• _CONSIGNE 1_
Recopiez mot pour mot le passage du texte sur le permis de conduire, tout ce qui va de « 2) En aval : pas » jusqu'à « rembourser leur formation. ».
• _CONSIGNE 2_
Répondez brièvement à ces questions sur le texte sur le permis de conduire.
(a) D'après le texte, qui sont en quasi totalité les responsables des morts sur la route ?
(b) Que propose le texte de faire de la formation à la conduite, en amont ?
(c) Où le texte suggère-t-il d'envoyer les récidivistes, et pour combien de temps ?

• _BLOC DE TEXTE_
□ □ □ □ □

Vous me direz : ah mais c'est dangereux, on ne peut pas non plus se mettre à autoriser les gens à conduire sans permis, ça fait des morts. Faudrait voir les statistiques. J'ai des doutes sur le fait que les responsables des morts sur la route seraient davantage les gens sans permis que les autres. Ce qu'on sait, c'est que ce sont en quasi totalité des hommes – de sexe masculin – et sous alcool. L'alcool est bien interdit. Le fait d'être un homme, pourtant statistiquement facteur de dangerosité sociale, est toujours autorisé (pour ne pas dire évidemment favorisé). Mais admettons. Restons sur le permis de conduire. Si le but n'était pas de domestiquer les pauvres désobéissants, mais vraiment de protéger les usagers de la route : il y aurait des solutions réellement assez simples.
1) En amont : transformer la formation à la conduite en service public, accessible à toutes et tous gratuitement. Les gens qui conduisent sans permis, c'est comme les fraudeurs dans le métro : faut pas nous prendre pour des cons, si on avait les moyens d'acheter des tickets, on le ferait, c'est quand même beaucoup plus confort et moins stressant.
2) En aval : pas la peine d'en faire tout un plat, pourquoi ne pas tout simplement condamner les fautifs à passer le permis de conduire ? voire (pour ceux qui tiennent à rendre les peines désagréables) les envoyer quelques semaines pour les récidivistes dans un centre fermé dédié, dont ils ne sortiront que leur diplôme en poche ? Voire (pour ceux qui rechignent à payer pour les fraudeurs – plus que pour les frais de bouche et cie des présidents) si la formation n'a pas encore été rendue gratuite, on peut condamner les conducteurs à rembourser leur formation.
Redonner du sens au mot « violence »

□ □ □ □ □

• _EXTRAIT DU LISTING_

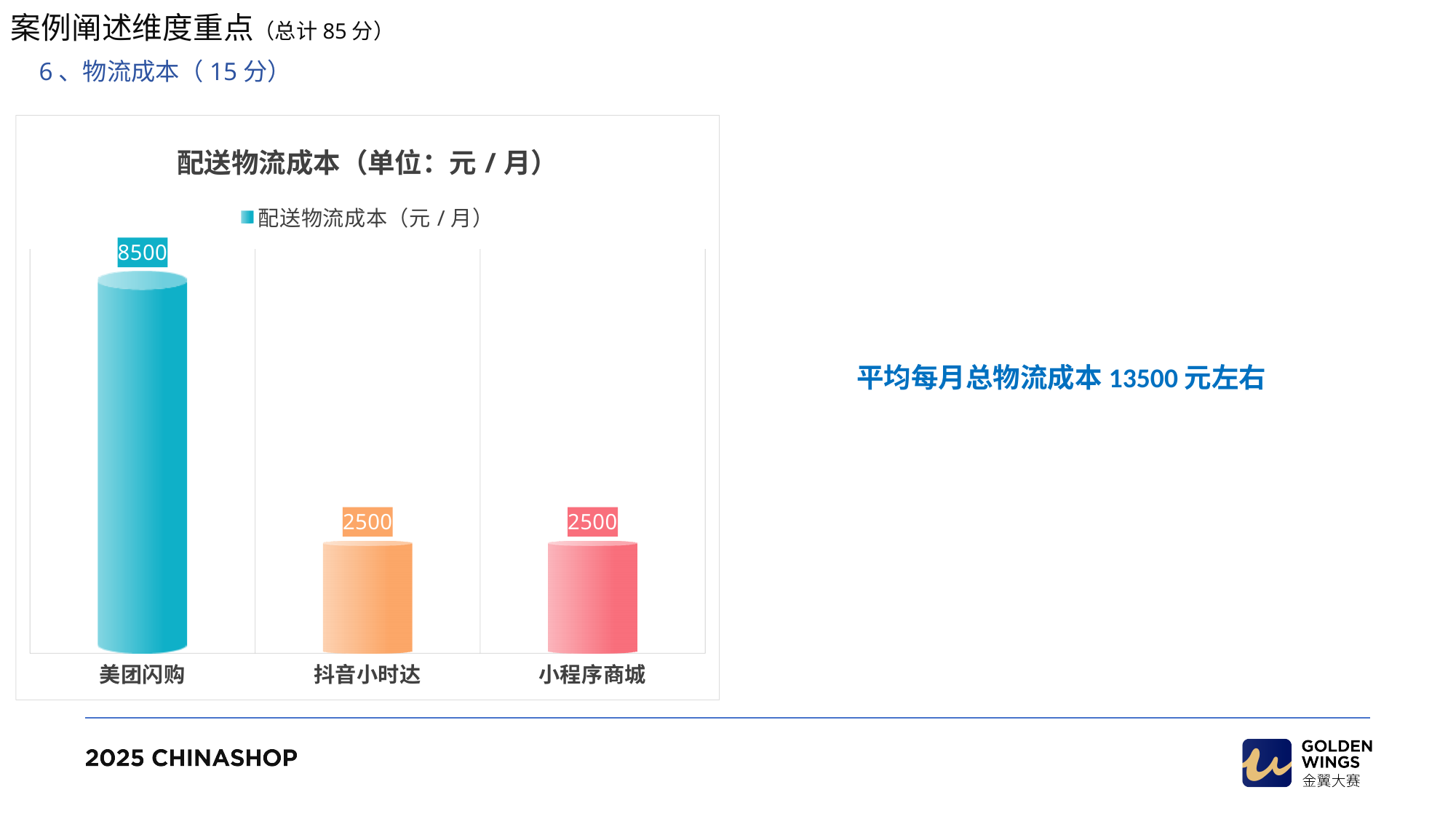
How many categories are shown in the chart? 3 What is the value for 美团闪购 in the chart? 8500 What is the total of the three values plotted in the chart? 13500 Which is larger, the value for 美团闪购 or the value for 小程序商城? 美团闪购 What is the legend entry shown in the chart? 配送物流成本（元 / 月） How many series does the legend list? 1 Which category has the highest value in the chart? 美团闪购 What is the difference between the values for 美团闪购 and 抖音小时达? 6000 What is the value for 小程序商城 in the chart? 2500 What is the value for 抖音小时达 in the chart? 2500 What is the title of the chart? 配送物流成本（单位：元 / 月） What kind of chart is shown on the slide? Bar chart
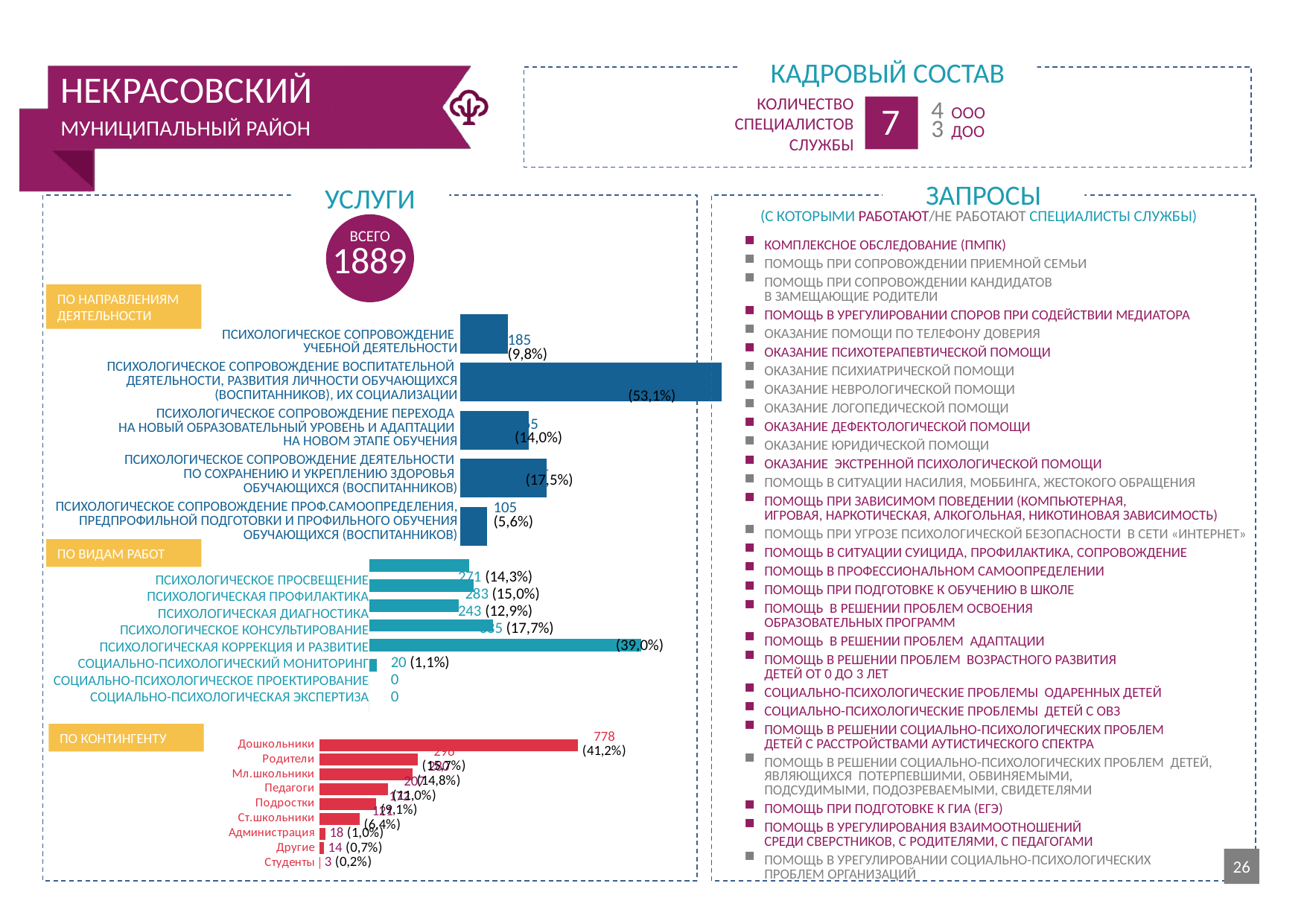
In the 'По видам работ' chart, what is the value for 'Социально-психологический мониторинг'? 20 In the 'По контингенту' chart, what is the difference between the values for 'Администрация' and 'Другие'? 4 In the 'По видам работ' chart, which is larger: 'Психологическая профилактика' or 'Психологическое просвещение'? Психологическая профилактика In the 'По контингенту' chart, which category has the lowest value? Студенты In the 'По направлениям деятельности' chart, what is the value for 'Психологическое сопровождение учебной деятельности'? 185 In the 'По направлениям деятельности' chart, which category has the highest value? Психологическое сопровождение воспитательной деятельности, развития личности обучающихся (воспитанников), их социализации In the 'По контингенту' chart, what is the value for 'Дошкольники'? 778 What type of chart is the 'По контингенту' chart? Bar chart How many categories are shown in the 'По видам работ' chart? 8 In the 'По видам работ' chart, what is the value for 'Психологическая профилактика'? 283 In the 'По направлениям деятельности' chart, what percentage is shown for 'Психологическое сопровождение проф.самоопределения, предпрофильной подготовки и профильного обучения обучающихся (воспитанников)'? 5,6% In the 'По видам работ' chart, which category has the highest value? Психологическая коррекция и развитие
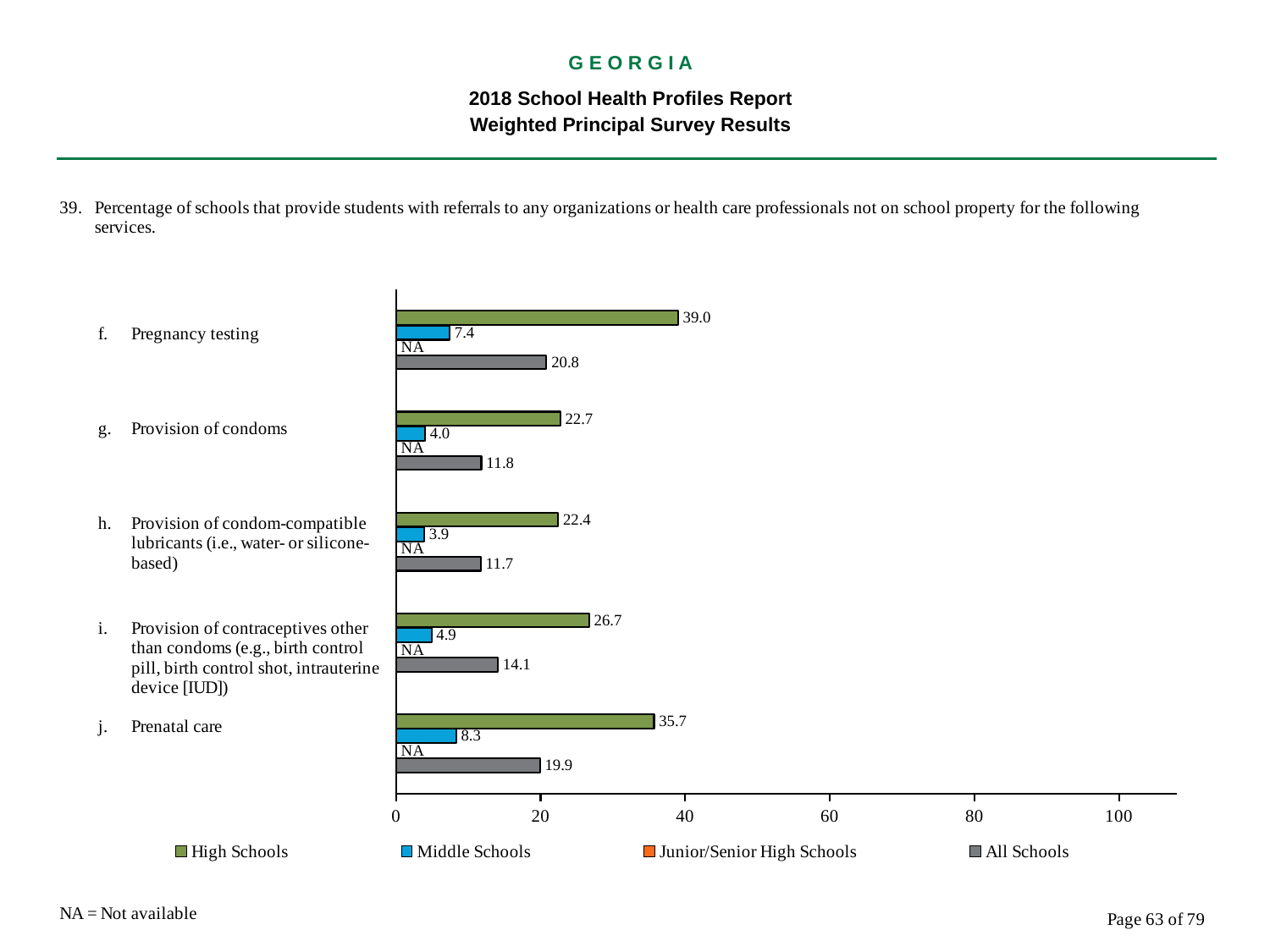
How many services (categories) are shown in the chart? 5 Which is larger: the Middle Schools value for Pregnancy testing or for Prenatal care? Prenatal care What is the Middle Schools value for Provision of condom-compatible lubricants? 3.9 What is the High Schools value for Pregnancy testing? 39.0 What is the All Schools value for Provision of condoms? 11.8 What kind of chart is shown on the slide? Bar chart What is the Middle Schools value for Prenatal care? 8.3 Which service has the lowest All Schools value? Provision of condom-compatible lubricants What value is shown for Junior/Senior High Schools for Provision of contraceptives other than condoms? NA Which service has the highest High Schools value? Pregnancy testing What is the difference between the High Schools and All Schools values for Prenatal care? 15.8 How many series does the legend list? 4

□ □ □ □ □

• _RÉPONSE 1_
2) En aval : pas la peine d'en faire tout un plat, pourquoi ne pas tout simplement condamner les fautifs à passer le permis de conduire ? voire (pour ceux qui tiennent à rendre les peines désagréables) les envoyer quelques semaines pour les récidivistes dans un centre fermé dédié, dont ils ne sortiront que leur diplôme en poche ? Voire (pour ceux qui rechignent à payer pour les fraudeurs – plus que pour les frais de bouche et cie des présidents) si la formation n'a pas encore été rendue gratuite, on peut condamner les conducteurs à rembourser leur formation.

• _RÉPONSE 2_
(a) Des hommes, sous alcool.
(b) En faire un service public, accessible gratuitement à toutes et tous.
(c) Dans un centre fermé dédié, pendant quelques semaines, dont ils ne sortiront que leur diplôme en poche.